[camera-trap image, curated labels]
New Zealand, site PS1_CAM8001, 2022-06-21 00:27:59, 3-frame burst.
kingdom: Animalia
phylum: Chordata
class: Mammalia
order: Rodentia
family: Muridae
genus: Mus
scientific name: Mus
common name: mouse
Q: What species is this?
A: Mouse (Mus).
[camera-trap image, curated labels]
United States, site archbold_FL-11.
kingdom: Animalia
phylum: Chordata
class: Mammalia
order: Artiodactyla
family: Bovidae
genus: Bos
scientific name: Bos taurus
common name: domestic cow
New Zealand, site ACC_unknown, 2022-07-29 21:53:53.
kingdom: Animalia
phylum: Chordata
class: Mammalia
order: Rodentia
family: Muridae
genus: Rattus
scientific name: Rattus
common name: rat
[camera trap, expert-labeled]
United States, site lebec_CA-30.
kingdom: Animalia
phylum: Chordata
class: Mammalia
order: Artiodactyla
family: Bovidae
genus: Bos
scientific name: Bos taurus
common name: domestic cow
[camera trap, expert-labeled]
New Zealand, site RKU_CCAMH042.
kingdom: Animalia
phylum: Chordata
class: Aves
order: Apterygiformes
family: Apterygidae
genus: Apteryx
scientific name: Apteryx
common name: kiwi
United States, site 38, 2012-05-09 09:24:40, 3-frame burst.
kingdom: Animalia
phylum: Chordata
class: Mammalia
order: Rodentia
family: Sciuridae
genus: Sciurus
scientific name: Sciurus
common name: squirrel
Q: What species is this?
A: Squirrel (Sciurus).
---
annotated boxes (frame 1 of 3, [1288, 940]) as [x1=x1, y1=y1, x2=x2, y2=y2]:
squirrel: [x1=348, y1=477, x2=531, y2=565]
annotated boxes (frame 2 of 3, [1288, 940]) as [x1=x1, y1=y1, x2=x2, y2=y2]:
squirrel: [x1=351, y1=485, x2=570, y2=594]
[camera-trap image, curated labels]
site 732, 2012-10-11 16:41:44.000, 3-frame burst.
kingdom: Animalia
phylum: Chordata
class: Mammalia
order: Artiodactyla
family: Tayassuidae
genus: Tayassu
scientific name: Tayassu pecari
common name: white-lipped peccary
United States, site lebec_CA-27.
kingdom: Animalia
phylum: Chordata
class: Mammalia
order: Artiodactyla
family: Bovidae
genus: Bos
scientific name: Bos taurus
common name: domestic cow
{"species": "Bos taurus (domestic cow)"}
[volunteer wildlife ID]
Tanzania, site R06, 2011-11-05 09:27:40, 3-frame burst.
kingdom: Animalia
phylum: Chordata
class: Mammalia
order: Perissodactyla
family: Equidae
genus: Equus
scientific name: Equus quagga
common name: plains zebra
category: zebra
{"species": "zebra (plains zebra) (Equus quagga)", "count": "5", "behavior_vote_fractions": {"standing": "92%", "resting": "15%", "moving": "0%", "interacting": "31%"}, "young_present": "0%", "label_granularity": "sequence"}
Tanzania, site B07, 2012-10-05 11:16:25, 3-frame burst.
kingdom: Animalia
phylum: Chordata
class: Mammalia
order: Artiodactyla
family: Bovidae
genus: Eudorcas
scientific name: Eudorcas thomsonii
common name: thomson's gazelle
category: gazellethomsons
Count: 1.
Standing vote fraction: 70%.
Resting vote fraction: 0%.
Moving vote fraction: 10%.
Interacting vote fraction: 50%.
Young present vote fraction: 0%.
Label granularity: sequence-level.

• _THE TASK_: Using the listing above, reproduce each line without omission.

• _EXERCISE ANSWER_:
[camera-trap image, curated labels]
New Zealand, site PS1_CAM8001, 2022-06-21 00:27:59, 3-frame burst.
kingdom: Animalia
phylum: Chordata
class: Mammalia
order: Rodentia
family: Muridae
genus: Mus
scientific name: Mus
common name: mouse
Q: What species is this?
A: Mouse (Mus).
[camera-trap image, curated labels]
United States, site archbold_FL-11.
kingdom: Animalia
phylum: Chordata
class: Mammalia
order: Artiodactyla
family: Bovidae
genus: Bos
scientific name: Bos taurus
common name: domestic cow
New Zealand, site ACC_unknown, 2022-07-29 21:53:53.
kingdom: Animalia
phylum: Chordata
class: Mammalia
order: Rodentia
family: Muridae
genus: Rattus
scientific name: Rattus
common name: rat
[camera trap, expert-labeled]
United States, site lebec_CA-30.
kingdom: Animalia
phylum: Chordata
class: Mammalia
order: Artiodactyla
family: Bovidae
genus: Bos
scientific name: Bos taurus
common name: domestic cow
[camera trap, expert-labeled]
New Zealand, site RKU_CCAMH042.
kingdom: Animalia
phylum: Chordata
class: Aves
order: Apterygiformes
family: Apterygidae
genus: Apteryx
scientific name: Apteryx
common name: kiwi
United States, site 38, 2012-05-09 09:24:40, 3-frame burst.
kingdom: Animalia
phylum: Chordata
class: Mammalia
order: Rodentia
family: Sciuridae
genus: Sciurus
scientific name: Sciurus
common name: squirrel
Q: What species is this?
A: Squirrel (Sciurus).
---
annotated boxes (frame 1 of 3, [1288, 940]) as [x1=x1, y1=y1, x2=x2, y2=y2]:
squirrel: [x1=348, y1=477, x2=531, y2=565]
annotated boxes (frame 2 of 3, [1288, 940]) as [x1=x1, y1=y1, x2=x2, y2=y2]:
squirrel: [x1=351, y1=485, x2=570, y2=594]
[camera-trap image, curated labels]
site 732, 2012-10-11 16:41:44.000, 3-frame burst.
kingdom: Animalia
phylum: Chordata
class: Mammalia
order: Artiodactyla
family: Tayassuidae
genus: Tayassu
scientific name: Tayassu pecari
common name: white-lipped peccary
United States, site lebec_CA-27.
kingdom: Animalia
phylum: Chordata
class: Mammalia
order: Artiodactyla
family: Bovidae
genus: Bos
scientific name: Bos taurus
common name: domestic cow
{"species": "Bos taurus (domestic cow)"}
[volunteer wildlife ID]
Tanzania, site R06, 2011-11-05 09:27:40, 3-frame burst.
kingdom: Animalia
phylum: Chordata
class: Mammalia
order: Perissodactyla
family: Equidae
genus: Equus
scientific name: Equus quagga
common name: plains zebra
category: zebra
{"species": "zebra (plains zebra) (Equus quagga)", "count": "5", "behavior_vote_fractions": {"standing": "92%", "resting": "15%", "moving": "0%", "interacting": "31%"}, "young_present": "0%", "label_granularity": "sequence"}
Tanzania, site B07, 2012-10-05 11:16:25, 3-frame burst.
kingdom: Animalia
phylum: Chordata
class: Mammalia
order: Artiodactyla
family: Bovidae
genus: Eudorcas
scientific name: Eudorcas thomsonii
common name: thomson's gazelle
category: gazellethomsons
Count: 1.
Standing vote fraction: 70%.
Resting vote fraction: 0%.
Moving vote fraction: 10%.
Interacting vote fraction: 50%.
Young present vote fraction: 0%.
Label granularity: sequence-level.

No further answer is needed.